Difference Between Status Code 401 and 402
Explore the difference between status code 401 and 402, their meanings, typical use cases, and how to handle them in clients and APIs. A practical guide by Why Error Code for developers, IT pros, and troubleshooters.
The difference between status code 401 and 402 is rooted in intent: 401 Unauthorized signals that authentication is required or has failed, while 402 Payment Required indicates that payment is needed to access the resource. In practice, 401 prompts re-authentication, and 402 signals a payment flow or entitlement check. Because 402 is rarely used, API docs often steer developers toward standard flows or custom error payloads instead.
Understanding the difference between status code 401 and 402: Core meanings and context
In the world of HTTP and API design, status codes provide a compact language for clients to understand what went wrong. The difference between status code 401 and 402 is subtle but significant: 401 Unauthorized means the request lacks valid authentication credentials, or the credentials presented are not accepted. In contrast, 402 Payment Required is a reserved code indicating that payment is required to access the requested resource.
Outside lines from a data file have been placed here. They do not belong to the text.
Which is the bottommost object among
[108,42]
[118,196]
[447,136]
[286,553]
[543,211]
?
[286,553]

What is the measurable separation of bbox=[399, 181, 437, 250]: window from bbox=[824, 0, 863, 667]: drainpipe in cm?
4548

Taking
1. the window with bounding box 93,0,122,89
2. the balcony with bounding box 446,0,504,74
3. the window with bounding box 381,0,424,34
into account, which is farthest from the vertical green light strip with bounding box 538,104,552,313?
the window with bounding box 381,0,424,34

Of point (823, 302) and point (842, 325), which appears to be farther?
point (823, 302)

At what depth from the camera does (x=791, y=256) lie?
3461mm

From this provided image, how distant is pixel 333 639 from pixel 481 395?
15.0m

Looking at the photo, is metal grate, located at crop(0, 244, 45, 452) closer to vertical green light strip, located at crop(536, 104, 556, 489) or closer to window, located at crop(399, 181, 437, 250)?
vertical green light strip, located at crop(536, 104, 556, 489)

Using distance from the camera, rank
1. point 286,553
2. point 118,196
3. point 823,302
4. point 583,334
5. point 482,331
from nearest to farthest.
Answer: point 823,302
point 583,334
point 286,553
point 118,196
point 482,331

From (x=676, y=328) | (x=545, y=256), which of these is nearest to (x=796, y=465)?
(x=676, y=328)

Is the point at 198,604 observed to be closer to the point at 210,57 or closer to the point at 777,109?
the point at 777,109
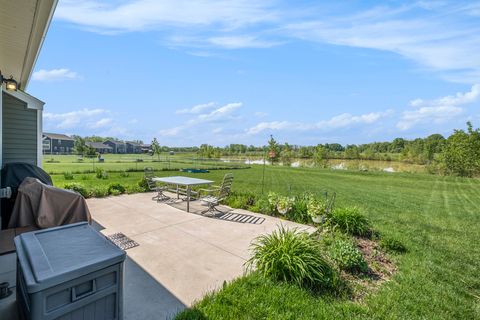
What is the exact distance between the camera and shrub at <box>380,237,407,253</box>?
14.1 ft

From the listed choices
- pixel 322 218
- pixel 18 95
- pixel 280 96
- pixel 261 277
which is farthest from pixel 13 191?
pixel 280 96

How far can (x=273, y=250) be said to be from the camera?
3.20m

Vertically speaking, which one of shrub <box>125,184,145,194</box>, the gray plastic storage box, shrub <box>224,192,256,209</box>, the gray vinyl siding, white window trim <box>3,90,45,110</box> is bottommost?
shrub <box>224,192,256,209</box>

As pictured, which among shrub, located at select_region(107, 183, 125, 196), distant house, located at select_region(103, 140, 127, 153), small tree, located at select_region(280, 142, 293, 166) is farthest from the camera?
distant house, located at select_region(103, 140, 127, 153)

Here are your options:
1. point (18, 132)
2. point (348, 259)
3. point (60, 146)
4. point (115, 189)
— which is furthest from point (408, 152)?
point (60, 146)

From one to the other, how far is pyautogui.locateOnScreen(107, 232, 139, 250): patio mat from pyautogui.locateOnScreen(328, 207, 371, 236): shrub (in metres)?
3.92

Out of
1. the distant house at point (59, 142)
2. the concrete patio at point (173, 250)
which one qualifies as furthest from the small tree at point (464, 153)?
the distant house at point (59, 142)

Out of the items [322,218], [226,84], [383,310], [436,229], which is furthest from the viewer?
[226,84]

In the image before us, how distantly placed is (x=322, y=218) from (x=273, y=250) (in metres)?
2.39

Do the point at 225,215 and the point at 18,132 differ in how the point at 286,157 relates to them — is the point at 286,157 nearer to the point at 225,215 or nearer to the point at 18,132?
the point at 225,215

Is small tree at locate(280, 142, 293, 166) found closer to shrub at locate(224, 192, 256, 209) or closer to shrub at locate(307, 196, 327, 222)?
shrub at locate(224, 192, 256, 209)

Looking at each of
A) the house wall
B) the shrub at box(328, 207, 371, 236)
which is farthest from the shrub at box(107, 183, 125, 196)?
the house wall

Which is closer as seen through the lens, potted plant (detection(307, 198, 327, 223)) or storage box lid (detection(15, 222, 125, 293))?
storage box lid (detection(15, 222, 125, 293))

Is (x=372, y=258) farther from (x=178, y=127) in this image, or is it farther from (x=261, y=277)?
(x=178, y=127)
While 401 is a common, actively used signal across web apps and APIs, 402 is largely unused and often left for future standardization or vendor-specific implementations. When you design or consume an API, the distinction matters for client UX, security controls, and how the system routes users toward the next step.
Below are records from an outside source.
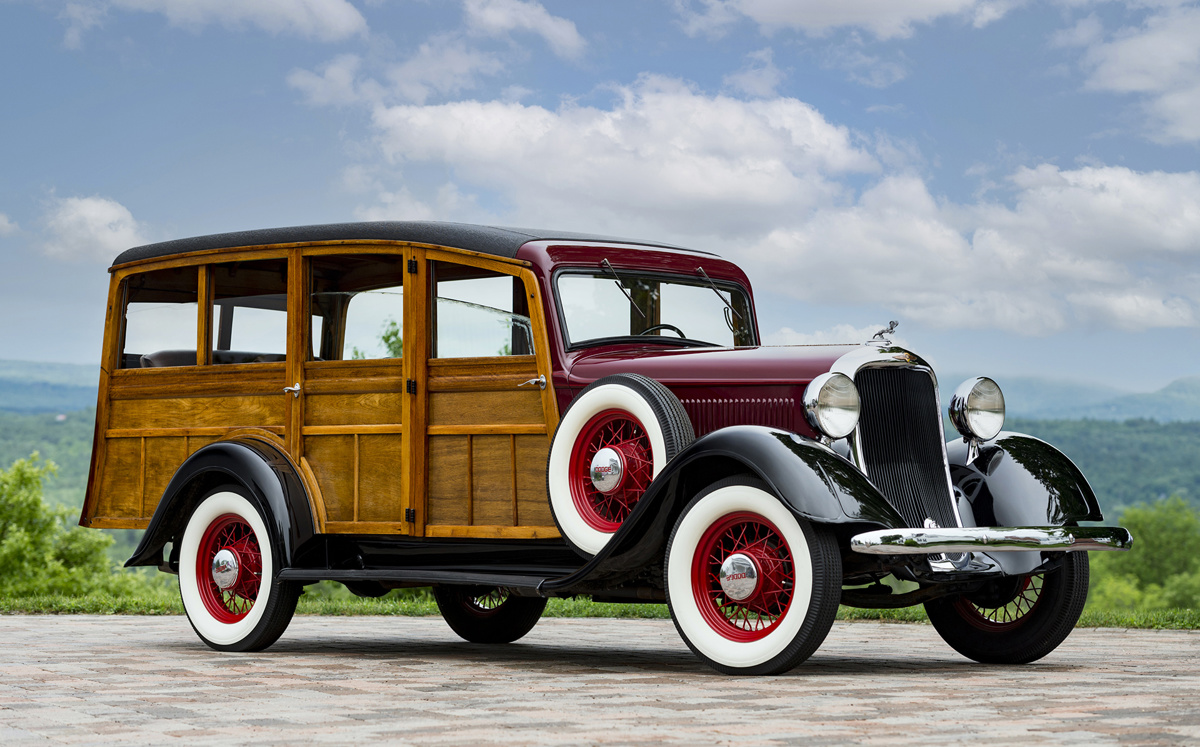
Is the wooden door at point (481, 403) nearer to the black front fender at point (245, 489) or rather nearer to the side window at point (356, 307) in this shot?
the side window at point (356, 307)

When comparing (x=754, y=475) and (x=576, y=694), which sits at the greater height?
(x=754, y=475)

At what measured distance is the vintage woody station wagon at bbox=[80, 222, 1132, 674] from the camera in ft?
17.9

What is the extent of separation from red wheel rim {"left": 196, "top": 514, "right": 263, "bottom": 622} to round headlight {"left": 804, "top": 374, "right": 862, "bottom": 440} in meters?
A: 3.27

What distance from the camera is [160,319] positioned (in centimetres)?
800

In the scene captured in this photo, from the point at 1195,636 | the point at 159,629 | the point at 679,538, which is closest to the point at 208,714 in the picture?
the point at 679,538

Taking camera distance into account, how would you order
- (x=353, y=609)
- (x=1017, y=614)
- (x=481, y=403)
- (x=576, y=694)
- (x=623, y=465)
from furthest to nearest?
(x=353, y=609)
(x=481, y=403)
(x=1017, y=614)
(x=623, y=465)
(x=576, y=694)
From a practical perspective, treat 401 as a gate that must be crossed with valid authentication, and treat 402 as a signal that a payment or entitlement step must be completed before access is granted. This aligns with how most developers implement authentication flows and license checks in modern services. As you read this guide, keep the exact phrase “difference between status code 401 and 402” in mind—it's the foundational split between authentication failures and payment-enforced access.
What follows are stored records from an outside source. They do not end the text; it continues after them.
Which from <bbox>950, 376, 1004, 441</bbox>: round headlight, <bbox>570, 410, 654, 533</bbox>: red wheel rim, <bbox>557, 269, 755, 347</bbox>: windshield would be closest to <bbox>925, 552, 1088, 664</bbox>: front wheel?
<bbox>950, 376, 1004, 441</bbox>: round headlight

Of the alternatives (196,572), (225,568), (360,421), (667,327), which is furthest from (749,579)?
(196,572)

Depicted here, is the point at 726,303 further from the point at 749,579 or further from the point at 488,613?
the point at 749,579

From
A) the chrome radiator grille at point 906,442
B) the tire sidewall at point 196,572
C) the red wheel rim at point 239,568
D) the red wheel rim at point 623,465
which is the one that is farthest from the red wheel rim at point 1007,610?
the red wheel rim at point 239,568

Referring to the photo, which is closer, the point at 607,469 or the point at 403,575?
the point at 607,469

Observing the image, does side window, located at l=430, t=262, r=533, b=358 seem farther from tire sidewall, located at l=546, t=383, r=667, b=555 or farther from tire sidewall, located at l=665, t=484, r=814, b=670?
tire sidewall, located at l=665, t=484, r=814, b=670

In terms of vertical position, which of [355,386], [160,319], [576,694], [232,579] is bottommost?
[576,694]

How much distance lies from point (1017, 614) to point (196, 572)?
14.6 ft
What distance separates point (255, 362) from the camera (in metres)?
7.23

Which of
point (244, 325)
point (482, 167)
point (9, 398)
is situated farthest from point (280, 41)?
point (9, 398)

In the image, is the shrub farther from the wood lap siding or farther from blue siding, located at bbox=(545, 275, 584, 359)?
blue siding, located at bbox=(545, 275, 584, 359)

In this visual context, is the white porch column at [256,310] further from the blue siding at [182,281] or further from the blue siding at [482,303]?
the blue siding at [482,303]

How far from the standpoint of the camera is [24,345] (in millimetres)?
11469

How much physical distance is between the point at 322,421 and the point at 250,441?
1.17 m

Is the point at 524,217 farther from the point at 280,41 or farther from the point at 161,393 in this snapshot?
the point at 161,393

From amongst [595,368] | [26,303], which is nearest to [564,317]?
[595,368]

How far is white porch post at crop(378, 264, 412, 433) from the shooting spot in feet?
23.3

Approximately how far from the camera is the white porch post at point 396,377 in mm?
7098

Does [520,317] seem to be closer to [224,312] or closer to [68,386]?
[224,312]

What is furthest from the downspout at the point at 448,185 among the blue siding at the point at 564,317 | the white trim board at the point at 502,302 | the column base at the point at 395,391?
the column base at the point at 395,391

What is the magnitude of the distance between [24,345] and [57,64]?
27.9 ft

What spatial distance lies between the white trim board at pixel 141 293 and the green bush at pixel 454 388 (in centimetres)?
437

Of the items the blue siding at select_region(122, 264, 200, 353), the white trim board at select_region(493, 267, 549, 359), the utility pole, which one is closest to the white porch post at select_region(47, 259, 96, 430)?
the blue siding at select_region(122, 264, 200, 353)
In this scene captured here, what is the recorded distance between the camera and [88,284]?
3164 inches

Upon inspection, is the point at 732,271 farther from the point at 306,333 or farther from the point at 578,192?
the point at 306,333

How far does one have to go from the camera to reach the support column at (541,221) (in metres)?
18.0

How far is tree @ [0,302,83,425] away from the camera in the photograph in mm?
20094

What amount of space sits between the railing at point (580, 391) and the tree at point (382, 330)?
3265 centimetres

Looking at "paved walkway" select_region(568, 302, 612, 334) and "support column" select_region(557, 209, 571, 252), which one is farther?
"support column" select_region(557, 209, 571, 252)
In 2026, the Why Error Code team observes that teams rely heavily on 401 for login and token-refresh scenarios, while 402 remains a theoretical option that only some APIs apply. The practical takeaway is to design clear error payloads and documented flows around these codes so clients can respond deterministically.
The Core Difference: Authentication vs Payment
The distinction between 401 and 402 is all about intent. A 401 signals that the user has not proven their identity, or the server cannot verify credentials presented in the request. When a 401 is appropriate, servers typically include a WWW-Authenticate header that describes a challenge, inviting the client to re-authenticate. A 402, on the other hand, communicates that the requested action requires payment or an active entitlement. Because there is no universal payment signal standard, the exact behavior depends on the API (e.g., redirecting to a checkout, presenting a payment flow, or surfacing a clear error payload with next steps). In most real-world APIs, 401 is the default authentication failure signal, while 402 is reserved for future use or specialized paid-resource scenarios.
When to Expect a 401 Unauthorized
A 401 Unauthorized appears when credentials are missing, invalid, or considered insufficient for the requested resource. Common patterns include: invalid tokens, expired sessions, or absent Authorization headers. Clients should prompt the user to re-authenticate or refresh tokens; servers should provide a clear WWW-Authenticate header showing the required scheme. For RESTful services, a 401 often implies that the user should attempt login again, obtain a new token, or grant consent for a refreshed session. Because this signaling is well-supported across libraries, you’ll see 401 frequently in OAuth flows, API backends, and services that enforce strict identity checks.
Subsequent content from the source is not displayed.